Underneath the flourescently lit dimness of the room, I had trouble adjusting my eyes.

"Are you sure you're ok to do this?" the examiner asked, seeing the distant look of dread on my face.

I nodded.
"This isn't my first time doing this, unfortunately."

It was an ugly truth, and it didn't mean I felt anymore prepared for what I was about to see, but I was one of the few people who could actually make the identification.

The examiner pulled the sheet down to the dead man's waist, exposing his painfully familar golden locks and bare tattooed chest.

A stab of shock hit me in the same area of my chest as where Malik's tattooed angel wings featured prominently upon his.

Confirmation was immediate from those traits alone, but I couldn't help looking at his face, trying to distinguish some aspect of the always-grinning 19-year-old I had known for nearly five years.

Instead, all I saw was a bloated human head, skin so discolored that it had taken on a purple-ish hue, two blackened eyes that were swollen shut, and puffy blue lips that had split open with several broken teeth protruding out.

His chest was sallow, making it look as if his tatooed flesh was barely a layer from the bone. His stomach was distended to such a degree that it looked like someone had stuffed it full rocks, and the stretched skin had turned a leathery black.

He barely looked human, and perhaps I could have succeeded for a short while in convincing myself that this was someone else, but that damned hair and tattoo were unmistakable.

He had been found floating near the pier on the southside of town where he had probably been for most of the time he was missing. Someone had spotted what looked to be a naked body smacking up against a wood pier post in the middle of a clear sunny day.

Two days later they called me, requesting that come downtown to identify my friend. I wondered if I had been the first person they called or if the other guys were just too afraid or in denial to do it. I had nearly declined myself, but I knew doing so would likely mean Malik's remains would sit in the county morgue for weeks or months unclaimed if I didn't do it.
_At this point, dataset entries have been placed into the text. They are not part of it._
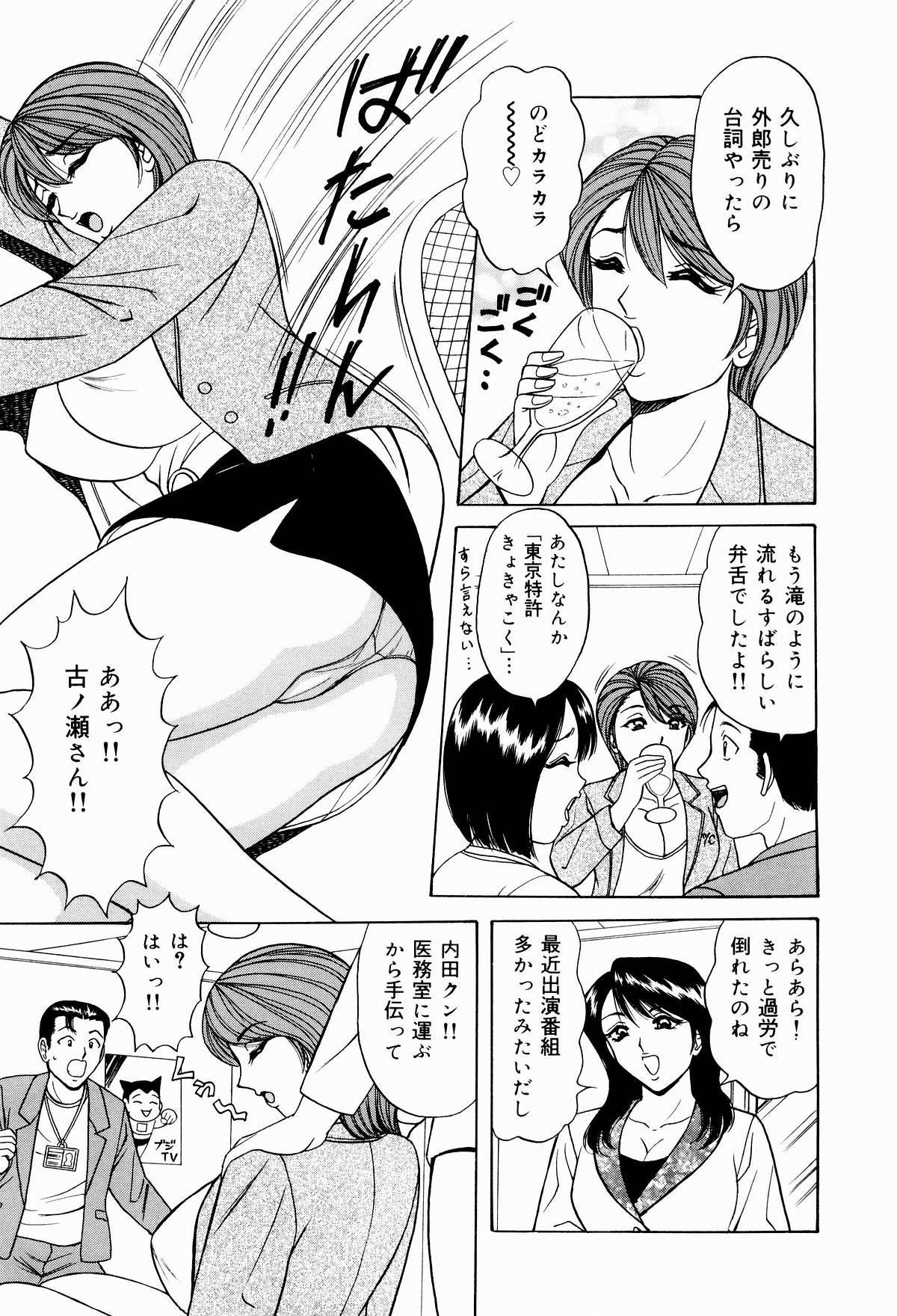 Kyonyuu Ana Konose Rie Suikappu Kiki Ippatsu 78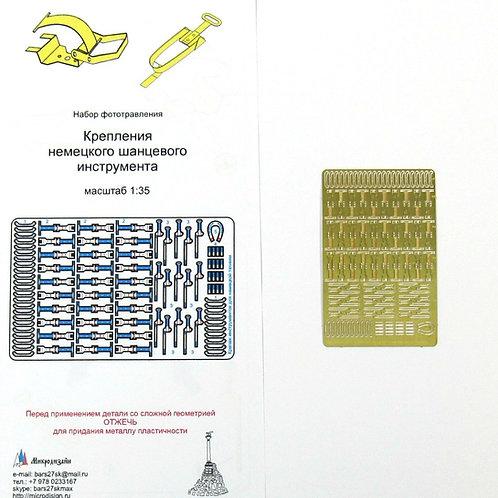 МД 035276 Крепление немецкого шанцевого инструмента (лягушки) (1:35)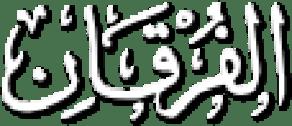 surah.25 (1)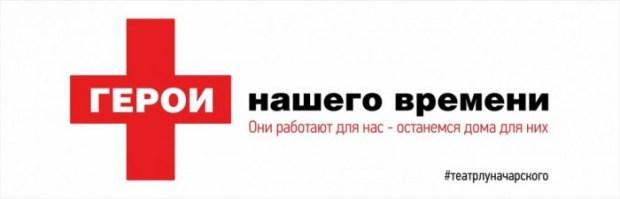 Севастопольский театр им. Луначарского устроит бесплатные показы для медиков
Now it was plain to me that the search was over, and it had ended in just the way all of us feared.

This was indeed my friend Malik Andrews laying before me. Broken, battered, bloated, and showing signs of advance decomposition, there was still no denying it was him.

I forced my eyes away from the grosteque sight and focused on the shiny waxed floor.

"That's him," I choked out. "That's Malik."

"Are you certain?" the examiner asked, as if inviting me for an even closer examination.

"It's him, alright?" I shot back.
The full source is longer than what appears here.